Today, in a unanimous decision, the U.S. Supreme Court held in Cyan, Inc. et al. v. Beaver County Employees Retirement Fund, et al., No. 15-1439, slip op. at __ (Mar. 20, 2018), that state and federal courts have concurrent jurisdiction over class actions based only on claims brought under the Securities Act of 1933 (the 1933 Act), and that such claims are not removable to federal court. This decision brings to an end an almost two-decades-long split among federal district courts over the jurisdictional provisions of the Securities Litigation Uniform Standards Act (SLUSA). Justice Elena Kagan delivered the opinion for a unanimous Court, upholding the decision of the California Supreme Court. The Cyan decision means that defendants in securities litigation will have to contend with the difficulties of litigating 1933 Act class actions in state court, where they cannot rely on the full range of protections of the Private Securities Litigation Reform Act (PSLRA).

The decision turned on the interpretation of language in SLUSA that has bedeviled — and divided — dozens of federal district courts.

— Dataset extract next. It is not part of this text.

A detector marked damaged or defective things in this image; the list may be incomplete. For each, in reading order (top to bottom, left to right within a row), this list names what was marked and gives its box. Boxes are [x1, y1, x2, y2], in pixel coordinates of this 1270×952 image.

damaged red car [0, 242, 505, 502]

The statute, which as its name implies was intended to promote uniformity in securities cases, includes a provision barring removal to federal court of cases “arising under this subchapter and brought in any State court of competent jurisdiction” and an exclusion from that provision “as provided in section 77p(c).” 15 U.S.C. § 77v(a). Courts addressing the effect of this anti-removal provision have typically centered their analysis on the exception, struggling to find a clear definition of precisely which cases were intended to be carved out “as provided in section 77p(c).” Cyan took a different tack, focusing instead on when a 1933 Act case is “brought in [a] State court of competent jurisdiction” and arguing that the statute deprived state courts of concurrent jurisdiction over class actions brought under the statute. Cyan contended that because state courts lacked jurisdiction over such claims in the first instance, the anti-removal provision in the statute simply did not apply.

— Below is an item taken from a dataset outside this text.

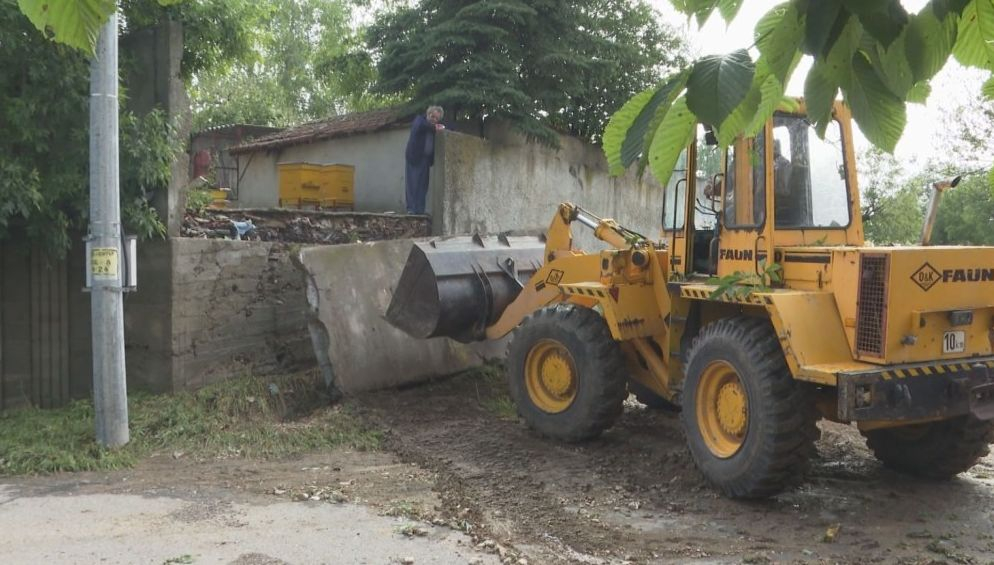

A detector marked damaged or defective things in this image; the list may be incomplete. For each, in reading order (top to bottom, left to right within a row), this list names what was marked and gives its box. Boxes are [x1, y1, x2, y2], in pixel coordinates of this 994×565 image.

damaged roof [229, 107, 406, 154]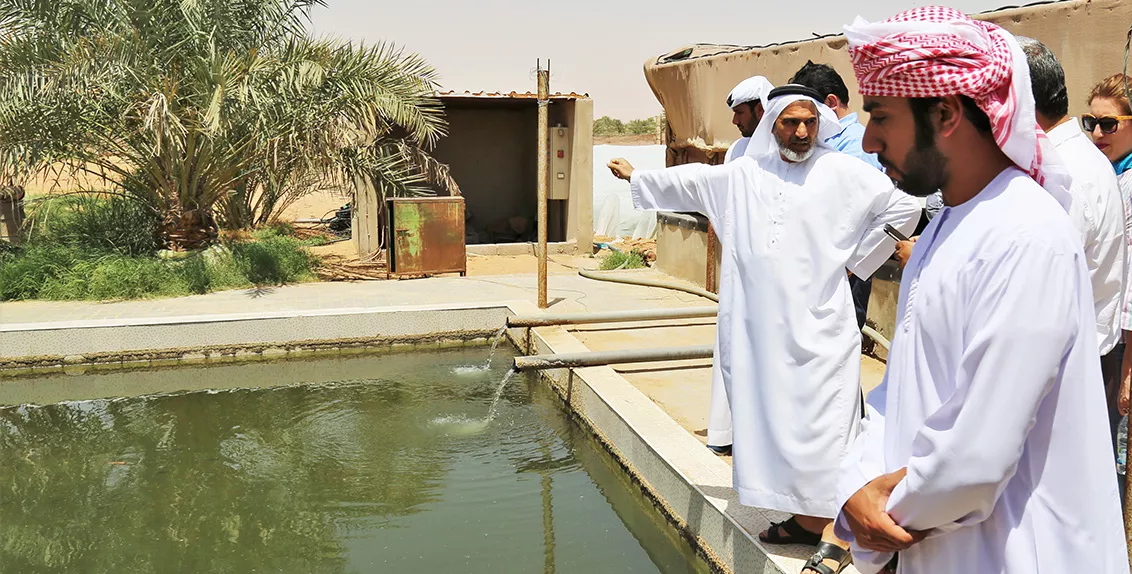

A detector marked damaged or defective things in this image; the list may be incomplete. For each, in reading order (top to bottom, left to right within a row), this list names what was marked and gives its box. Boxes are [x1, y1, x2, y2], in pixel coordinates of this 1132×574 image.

The Supreme Court rejected Cyan’s reading of the statute, holding that SLUSA’s jurisdictional amendment was designed to apply only to class actions asserting both state law claims as well as 1933 Act claims, and that concurrent jurisdiction over class actions asserting only 1933 Act claims was unaffected by SLUSA. The Court went on to hold that SLUSA’s bar on removal of claims brought under the 1933 Act applies to such claims, leaving state courts as viable forums for plaintiffs asserting class action claims under the 1933 Act. The decision is likely to result in an increase in 1933 Act claims brought in state courts, exposing defendants to litigating in multiple forums, including state courts where plaintiffs may contend that such claims are not subject to the procedural protections of the PSLRA.